How to configure O3?

Hello,
Would it be possible to configure O3 for the following example script ?
It is generating random data being sent every 5 seconds. In a first case, if the timestamp are chosen randomly over the last 4 seconds, the disk usage is very low. In a second case, by change the 4 to a 6 on line 23, I generate the timestamp randomly over the last 6 seconds, therefore with an overlap between batches. In this case, the disk usage is high (~1Mo/s). Even a small overlap is causing the problem.

How can it be optimized to avoid such a high disk usage? Could I specify the O3 buffer to be longer ? O3 paramertes are currently the default ones in QDB 8.2.1.

Thank you,
Gabriel

import pandas as pd
import numpy as np
import datetime
import time
import random

from questdb.ingress import Sender, TimestampNanos

def send(n):
    symbols = ['ETH-USD', 'BTC-USD']
    sides = ['sell', 'buy']
    price = 1 + 9999 * np.random.rand(n)
    amount = np.random.rand(n)

    isymbols = np.random.randint(0, len(symbols), size=n)
    isides = np.random.randint(0, len(sides), size=n)
    symbol = np.array(symbols)[isymbols]
    side = np.array(sides)[isides]

    now = pd.Timestamp.now()

    # create a list of timestamp over 4 or 6 seconds
    date_range = list(pd.date_range(end=now, periods=n, freq=str(4/n) + 's'))
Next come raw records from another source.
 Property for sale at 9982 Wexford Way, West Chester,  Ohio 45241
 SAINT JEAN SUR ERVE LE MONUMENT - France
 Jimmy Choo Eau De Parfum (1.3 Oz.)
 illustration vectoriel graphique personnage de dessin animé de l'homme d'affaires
    random.shuffle(date_range)

    df = pd.DataFrame({
        'symbol': pd.Categorical(symbol),
        'side': pd.Categorical(side),
        'price': price,
        'amount': amount,
        'timestamp': date_range})

    conf = f'http::addr=localhost:9000;'
    with Sender.from_conf(conf) as sender:
        for i in range(len(df)):
            line = df.iloc[i]

            sender.row('test_table',
                        symbols={'symbol': line['symbol'], 'side': line['side']},
                        columns={'price': float(line['price']), 'amount': float(line['amount'])},
                        at=line['timestamp'])
        sender.flush()
    
total_time = 10 * 60  # 10 minutes

# Temps initial
t0 = time.time()

while time.time() - t0 < total_time:
  send(5000)
  time.sleep(5)

Hi @Gabriel ,

Note that some of O3 parameters in the config are for non-WAL tables only.
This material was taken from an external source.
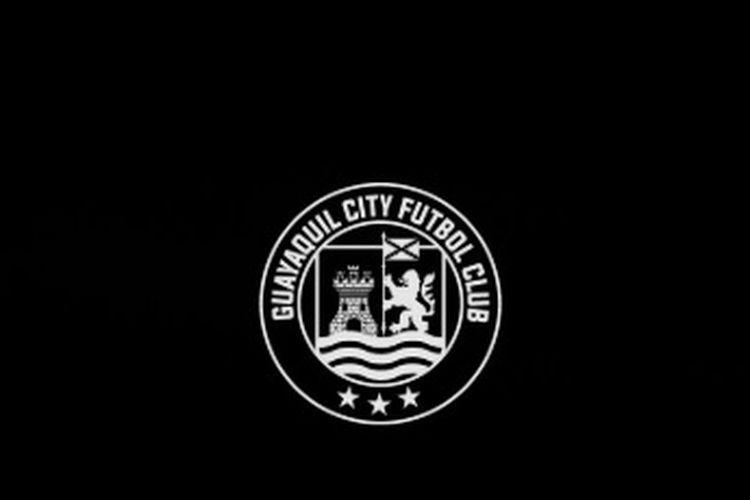 Guayaquil City FC berdukacita atas wafat Edwin Espinoza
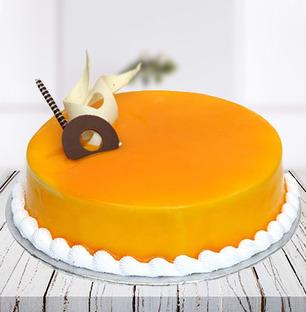 Special Mango Cake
You could try increasing cairo.o3.lag.calculation.windows.size and cairo.o3.max.lag. You could also try lowering partition size i.e if you have day partitions, try hours.

The O3 process is copy-on-write so reasonable write costs are expected. To avoid this entirely, you can also split your time-series data into separate tables, so that each is append-only. If you try this route, you should reduce cairo.writer.data.append.page.size.

Hi @nwoolmer ,

I wish you a happy new year.

I don’t find the parameter cairo.o3.lag.calculation.windows.size in our config file and it is not described in the documentation Configuration | QuestDB.
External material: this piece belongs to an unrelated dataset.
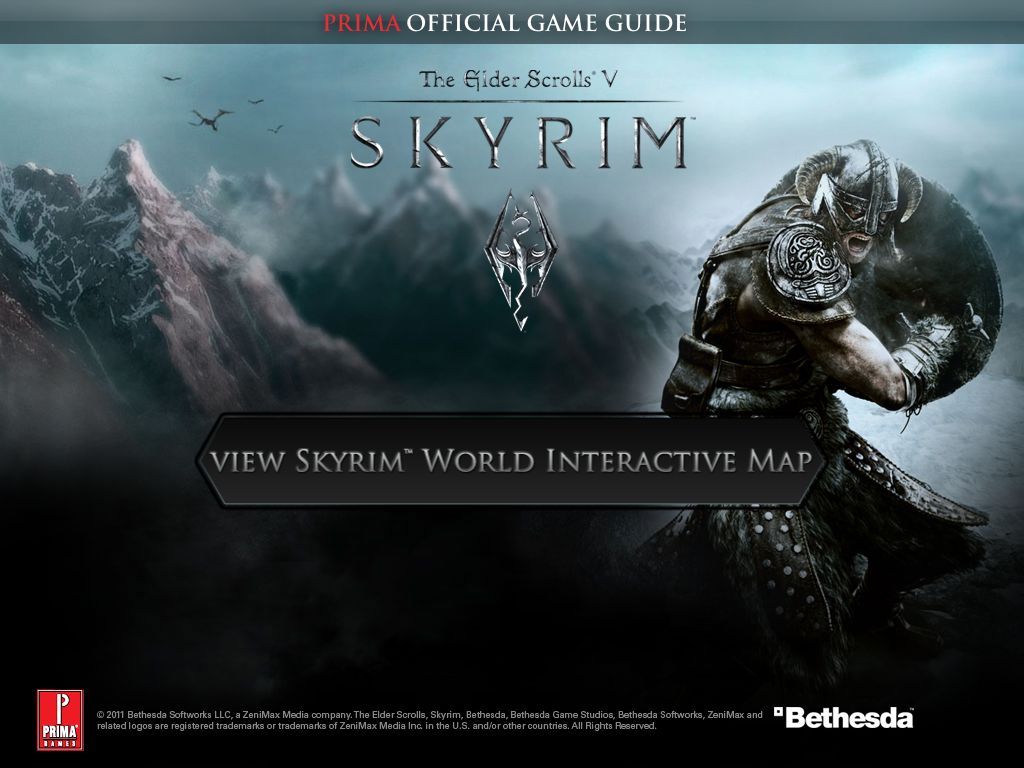 The Elder Scrolls V: Skyrim Official World Interactive Map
Could you confirm the name and the corresponding units ? is it in time, size or number of lines ?

I did test with WAL or non-WAL tables with the same behavior. Partitions are already pretty small (most are one page of 1 MB) but rewriting 1 MB every 5 seconds on each column is costly for our application. As we we about 80 columns to write, it makes a continuous 16 MB/s on the disk.

Thank you,
Gabriel

To you too!

It is unitless, and defaults to 4. The value corresponds to the number of timestamps tracked within an O3 window. Essentially, the database tracks recent timestamps during the O3 process. It then checks the min and max and compares this to the timestamps in the table. This determines how accurate the delay was before commit, and whether it needs to be increased.

Since you send data every 5 seconds, and choose a timestamp in the last 4 seconds, this is more or less an append-only pattern. When you send every 5 seconds choosing from the last 6 seconds, it may become a O3 process if you get a timestamp in seconds 5->6, since this is likely before the latest timestamp in your table.

Therefore, I was hoping that by increasing the number of tracked timestamps, the lag might increase a little, and also stabilise.

Ultimately, swapping an append-only process to an always-O3 process will always be expensive and ideally you would change your data layout or sending to avoid this - or send in larger batches to minimise write-amplification (i.e rewrite smaller partitions, less frequently).

I tried to increased up to 10000 without any visible impact.
I set alsocairo.o3.min.lag=10000 and tried both ILP and HTTP.

I logged the data without designated timestamp on one table to see how much the were out of order, and they are only a few lines off. Most of the time it is less than 5 lines out of order, and less than 10 ms.

I’m hoping to find the right parametrs to handle this as otherwise, we would need to add an intermediate buffer to reorder the data. They are naturally slighly but regularly out of order.

What kind of batch size are you using?

If it resolves within 10ms, then you could use something like a 10ms sliding window, paired with a 10ms lag in your sender.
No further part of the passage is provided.